Task description:
Using the faculty profile below, list every subject it says Juan Arredondo has taught.

Each academic year the School of Arts and Sciences Newark welcomes new faculty to our family from across the liberal arts disciplines. This year’s group is diverse, spanning the social sciences, humanities, arts and physical sciences. Below, we profile a handful of the professors making their SASN debut during spring 2023. (You can revisit colleagues who started in fall 2022 here in Parts 1, 2, 3 and 4.)
Juan Arredondo
Assistant Professor | Journalism
Juan Arredondo is a Colombian American documentary photographer and filmmaker who has chronicled human rights and conflict in Latin America. He’s a regular contributor to The New York Times and National Geographic. His photographs have also been featured in The Wall Street Journal, Newsweek, ESPN Magazine, Vanity Fair, Le Monde, Der Spiegel and others. Since 2014 he has been reporting on the use of child soldiers by illegal armed groups in Colombia, the peace agreement between the Colombian Government and FARC, and the demobilization and reintegration of former fighters into Colombian society, for which he was awarded a World Press Photo award in 2018.
For his work as a journalist, he was also awarded a Nieman Fellowship at Harvard in 2018-2019, an Overseas Press Club Scholar Award, an ICRC Humanitarian Visa D’Or Award, a Getty Grant for Editorial Photography, a Getty Images Emerging Talent Award, and a Magenta Foundation Flash Forward Award.
Juan has taught ethics, photojournalism, multimedia, sound and video at Columbia University journalism school as an adjunct professor, and at the Arizona State University Walter Cronkite school of journalism and mass Communication and the University of Arkansas as a visiting professor. He holds a B.A. from Rutgers-New Brunswick and an M.S. in journalism and documentary filmmaking from Columbia University.

Provided information:
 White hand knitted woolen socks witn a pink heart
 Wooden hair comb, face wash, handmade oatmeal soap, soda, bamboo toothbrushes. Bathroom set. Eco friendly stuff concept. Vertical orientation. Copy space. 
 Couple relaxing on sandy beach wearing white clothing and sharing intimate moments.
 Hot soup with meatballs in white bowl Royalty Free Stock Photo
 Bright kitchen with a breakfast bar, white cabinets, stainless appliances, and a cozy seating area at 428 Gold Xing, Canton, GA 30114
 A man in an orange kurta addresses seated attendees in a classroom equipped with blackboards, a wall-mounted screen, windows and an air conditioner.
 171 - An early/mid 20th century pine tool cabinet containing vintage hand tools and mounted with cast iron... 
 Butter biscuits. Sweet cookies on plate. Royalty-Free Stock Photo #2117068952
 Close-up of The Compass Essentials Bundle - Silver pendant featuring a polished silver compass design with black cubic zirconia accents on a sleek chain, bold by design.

Reply to the task:
- Ethics
- Photojournalism
- Multimedia
- Sound
- Video